■ Written request
Turn the lines of the items starting at the line containing "In the photograph, how" and ending at the line containing "30.2 meters" into a Markdown table with the columns Row and Line. Give each line its own numbered row and leave out blank lines.

[Spatial reasoning question data]
================================
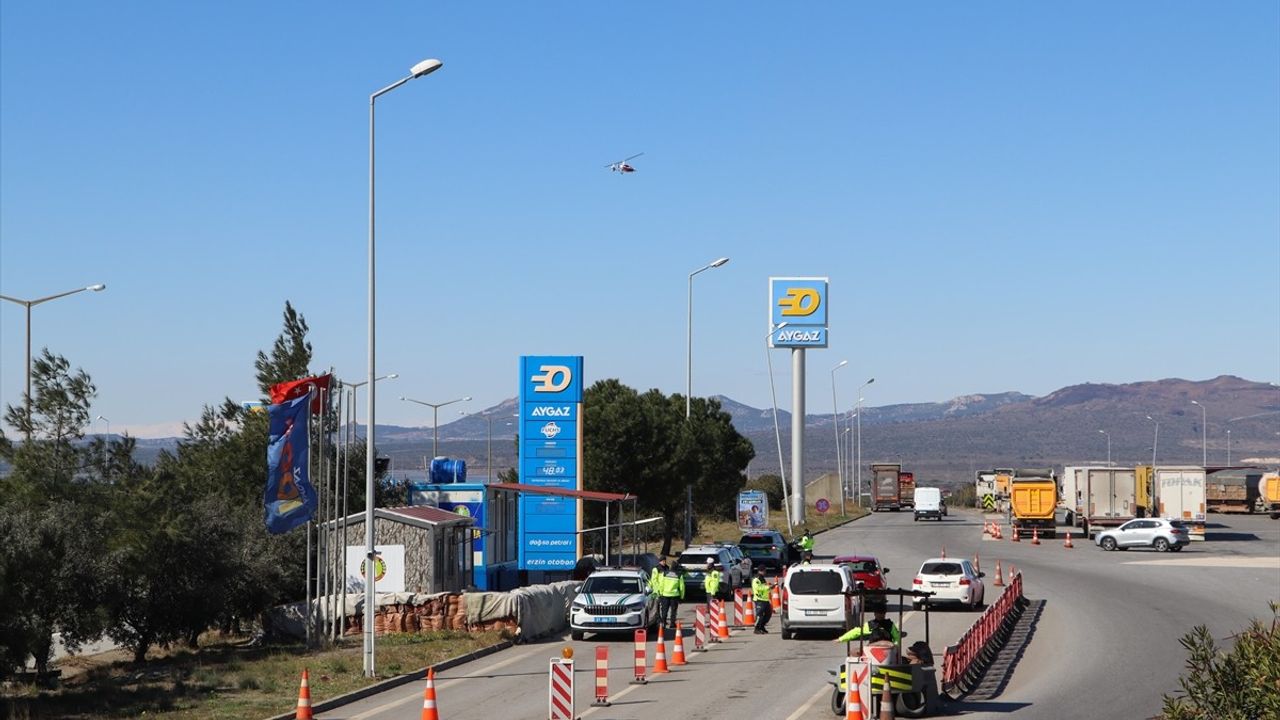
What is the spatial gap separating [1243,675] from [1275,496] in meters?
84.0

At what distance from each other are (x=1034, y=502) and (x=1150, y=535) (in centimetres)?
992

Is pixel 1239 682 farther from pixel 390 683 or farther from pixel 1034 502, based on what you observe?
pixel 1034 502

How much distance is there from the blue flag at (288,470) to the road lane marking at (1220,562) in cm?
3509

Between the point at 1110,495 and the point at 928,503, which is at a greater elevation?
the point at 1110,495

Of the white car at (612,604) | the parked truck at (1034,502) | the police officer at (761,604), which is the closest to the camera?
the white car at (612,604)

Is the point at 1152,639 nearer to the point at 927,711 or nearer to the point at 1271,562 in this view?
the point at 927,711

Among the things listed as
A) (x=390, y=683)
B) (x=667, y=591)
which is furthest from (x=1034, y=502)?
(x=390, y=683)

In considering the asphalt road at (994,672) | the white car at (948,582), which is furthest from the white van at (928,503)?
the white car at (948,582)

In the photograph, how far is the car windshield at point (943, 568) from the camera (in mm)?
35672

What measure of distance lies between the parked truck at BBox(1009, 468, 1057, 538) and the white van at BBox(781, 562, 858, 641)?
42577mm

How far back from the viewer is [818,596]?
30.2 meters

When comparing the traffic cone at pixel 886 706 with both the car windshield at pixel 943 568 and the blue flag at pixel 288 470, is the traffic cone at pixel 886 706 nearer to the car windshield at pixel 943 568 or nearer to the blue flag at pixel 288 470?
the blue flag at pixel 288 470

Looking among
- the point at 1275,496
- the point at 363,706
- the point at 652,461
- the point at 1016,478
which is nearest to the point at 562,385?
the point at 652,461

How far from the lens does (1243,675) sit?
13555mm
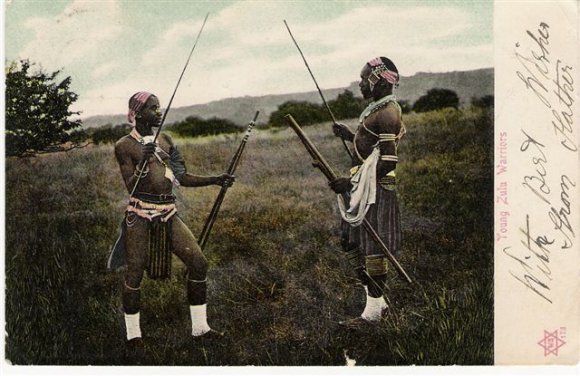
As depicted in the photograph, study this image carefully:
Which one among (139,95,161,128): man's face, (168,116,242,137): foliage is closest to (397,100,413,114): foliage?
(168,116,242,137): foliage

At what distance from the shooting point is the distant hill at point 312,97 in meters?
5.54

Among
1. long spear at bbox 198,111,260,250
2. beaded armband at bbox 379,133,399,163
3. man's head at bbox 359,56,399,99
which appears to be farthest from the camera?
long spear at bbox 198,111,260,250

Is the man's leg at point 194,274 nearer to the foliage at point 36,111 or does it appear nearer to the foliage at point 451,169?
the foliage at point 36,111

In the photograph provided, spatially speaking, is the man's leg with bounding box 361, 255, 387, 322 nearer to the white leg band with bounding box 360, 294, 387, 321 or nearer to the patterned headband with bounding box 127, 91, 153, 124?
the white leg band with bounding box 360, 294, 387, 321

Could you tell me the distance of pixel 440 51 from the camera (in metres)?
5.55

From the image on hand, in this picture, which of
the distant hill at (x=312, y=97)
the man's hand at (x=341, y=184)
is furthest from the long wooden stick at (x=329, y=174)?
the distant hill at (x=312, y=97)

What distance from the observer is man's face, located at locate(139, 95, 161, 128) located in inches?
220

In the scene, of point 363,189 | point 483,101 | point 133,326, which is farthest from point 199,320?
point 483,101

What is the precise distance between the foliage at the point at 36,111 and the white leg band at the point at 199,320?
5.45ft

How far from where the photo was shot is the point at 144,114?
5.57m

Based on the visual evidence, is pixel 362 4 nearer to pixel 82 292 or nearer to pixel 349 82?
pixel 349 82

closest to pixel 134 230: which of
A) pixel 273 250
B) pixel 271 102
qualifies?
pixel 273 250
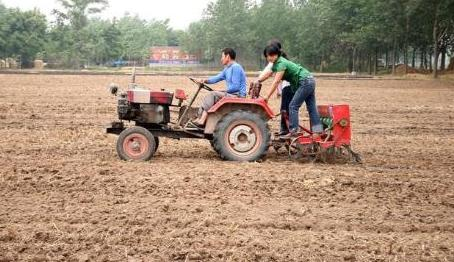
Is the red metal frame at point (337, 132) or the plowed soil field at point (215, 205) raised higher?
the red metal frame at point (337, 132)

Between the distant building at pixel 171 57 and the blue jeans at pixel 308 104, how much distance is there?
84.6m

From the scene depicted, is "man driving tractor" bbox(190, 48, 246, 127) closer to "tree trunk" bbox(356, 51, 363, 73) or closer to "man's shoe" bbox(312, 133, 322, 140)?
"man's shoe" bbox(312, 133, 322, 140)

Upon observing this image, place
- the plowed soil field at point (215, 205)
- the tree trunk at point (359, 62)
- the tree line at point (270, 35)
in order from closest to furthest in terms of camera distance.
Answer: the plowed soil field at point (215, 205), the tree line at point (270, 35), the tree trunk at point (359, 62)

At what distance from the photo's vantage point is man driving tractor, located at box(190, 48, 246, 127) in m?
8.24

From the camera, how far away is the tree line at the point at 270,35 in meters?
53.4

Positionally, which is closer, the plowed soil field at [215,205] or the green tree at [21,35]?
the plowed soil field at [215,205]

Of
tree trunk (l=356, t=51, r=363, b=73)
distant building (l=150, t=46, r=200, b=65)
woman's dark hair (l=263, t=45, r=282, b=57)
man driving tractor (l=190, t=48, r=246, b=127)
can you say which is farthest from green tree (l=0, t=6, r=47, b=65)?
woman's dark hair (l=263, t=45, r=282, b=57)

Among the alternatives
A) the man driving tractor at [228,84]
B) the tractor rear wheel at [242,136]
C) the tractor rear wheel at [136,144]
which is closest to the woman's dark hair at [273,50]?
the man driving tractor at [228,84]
================================
■ Finished exercise
| Row | Line |
|---|---|
| 1 | In the photograph, how far is the car windshield at point (943, 568) from the camera (in mm)? |
| 2 | 35672 |
| 3 | What measure of distance lies between the parked truck at BBox(1009, 468, 1057, 538) and the white van at BBox(781, 562, 858, 641)? |
| 4 | 42577mm |
| 5 | How far back from the viewer is [818,596]? |
| 6 | 30.2 meters |